Bimo mencoba mencairkan
suasana yang sedari tadi muram dengan candaannya yang hanya ditanggapi dengan
senyuman hambar Ray.
“Gue harus gimana,
Bim?”
“Kenapa musti tanya?”
Ray mendongak. Tidak
mengerti dengan ucapan Bimo.
“Lo balik, temui istri
Lo. Lo peluk dia. Minta maaf. Klo perlu Lo sujud dikakinya karena Lo udah
dengan terang-terangan bikin dia kecewa, sakit hati karena cewek lain.”
***
Ray memutar kembali
mobilnya. Berjalan menjauhi café Bimo yang semakin lama semakin mengecil lalu
menghilang saat Ray berbelok di persimpangan jalan.
Jalanan utama ini sudah
sangat lengang. Taksi-taksi yang banyak berhenti di tepi jalan pun sudah tidak
ada. Bahkan restoran tempat yang harus Ray datangi dua jam yang lalu pun sudah
tutup.
Ia masih berusaha
mencari keberadaan Lila. Perasaannya mengatakan istrinya itu masih menunggu
keberadaannya. Namun Ray tidak menemukan Lila di penjuru restoran.
Ray pun pergi. mencoba
mencari kemungkinan lain. mungkinkah Lila pergi ke galeri? Tidak mungkin.

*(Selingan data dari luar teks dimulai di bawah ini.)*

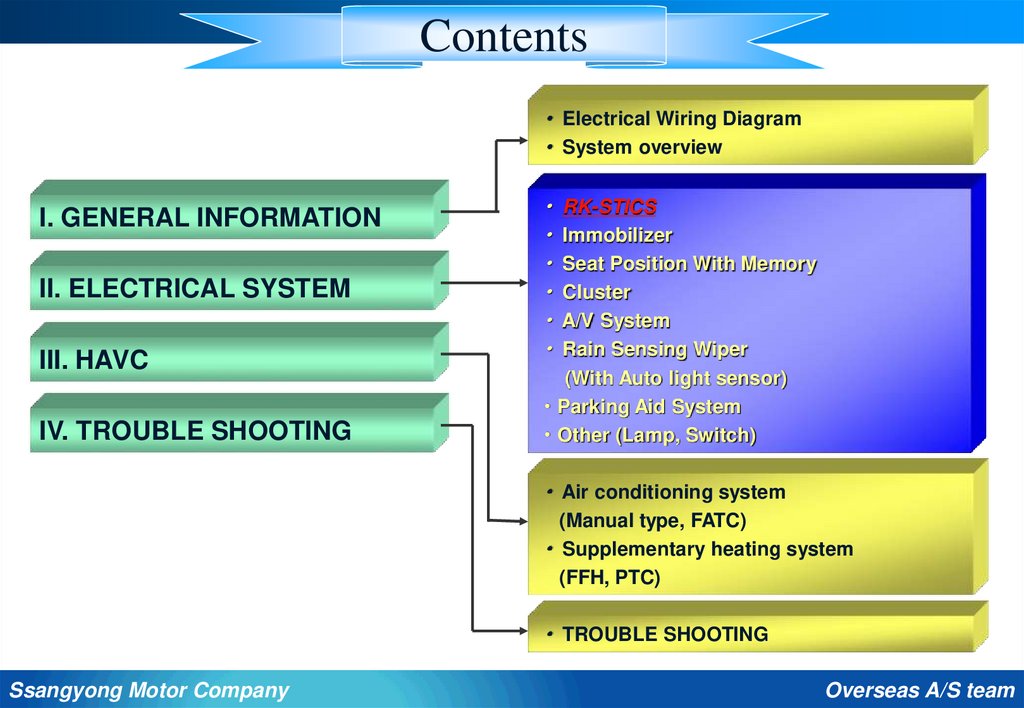 Contents

I. GENERAL INFORMATION

II. ELECTRICAL SYSTEM

III. HAVC

IV. TROUBLE SHOOTING

• Electrical Wiring Diagram
• System overview

• RK-STICS
• Immobilizer
• Seat Position With Memory
• Cluster
• A/V System
• Rain Sensing Wiper (With Auto light sensor)
• Parking Aid System
• Other (Lamp, Switch)

• Air conditioning system (Manual type, FATC)
• Supplementary heating system (FFH, PTC)

• TROUBLE SHOOTING

Ssangyong Motor Company

Overseas A/S team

Tempat kesenian itu sudah ditutup sejak tadi. maka Ray memutuskan untuk pulang
sambil mencoba menghubungi Lila melalui sambungan telepon. Meski usahanya itu
tidak membuahkan hasil juga. Ponsel Lila mati sehingga ttidak ada cara lain
selain menunggunya di rumah.
Malang, Lila juga tidak
ada dirumah. Pintu rumah masih terkunci rapat. Jam sudah menunjukkan 10 malam
lebih.
Ray benar-benar
dihinggapi rasa khawatir, kemana gerangan istrinya itu pergi.